Objetivo do exercício: No texto sobre a esperança, o que a esperança leva as quarentonas solitárias a fazer? Liste todas as ações citadas.

Texto do documento:
***

Porque, hoje, eu fiz um Pacto com a Vida.

terça-feira, dezembro 14, 2010

 

A FORÇA

Há dias enchi o peito, toda ufana, para falar da esperança que tenho num determinado futuro que desejo. Quem me ouvia, fez um ar de profundo enfado, acompanhado de um som que, fora na minha terra e seria um muxoxo, e disse-me, compungida com a patente acefalia do meu ser: "esperança??? isso é uma porcaria!". Sustive (a tempo de não deixar a minha imagem ainda mais denegrida) todo o resto da prelecção que levava preparada e, o mais airosamente que pude, transformei os meus olhos de espanto num redondo ponto de interrogação. "Porcaria??? A Esperança, aquilo que nos mantém vivos ainda que num presente negro? Que nos dá alento para levantar da cama, tomar banho, enfrentar o trânsito, embrutecer em empregos sempre iguais que sonhamos um dia diferentes? Que motiva quarentonas solitárias a irem ao cabeleireiro, fazerem unhas de gel e a passarem na Zara, no mínimo uma vez por semana, para se manterem a par das modas, não vá aparecer-lhes quem lhes limpe o pó e lhes tire as teias de aranha? Que nos faz acreditar que os homens vão aprender a ser diferentes e que, por isso, a Terra continuará azul em 2125? Porcaria???".

Sim. Porcaria. Aquilo que se chama ao que não serve para nada e que tem como destino o lixo. Porque a esperança (o que me custa ainda dizer isto...) mais não é, na verdade, do que uma muito bem arquitectada falácia construída sobre sinais que queremos seguros mas que, muitas vezes, não passam de projecções dos nossos desejos, que vemos serem aleatoriamente emitidos pelos outros ou, até, pelo universo. Em resumo... porcaria! Porque nos mantém dependentes dos estímulos externos, das luzinhas ao fundo dos túneis, da procura febril (quantas vezes a raiar a ilegalidade) de indícios que nos mantenham em pé.

***

Informação fornecida:
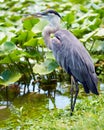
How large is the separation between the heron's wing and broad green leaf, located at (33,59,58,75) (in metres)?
0.73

***

Resposta:
- Ir ao cabeleireiro
- Fazer unhas de gel
- Passar na Zara, no mínimo uma vez por semana, para se manterem a par das modas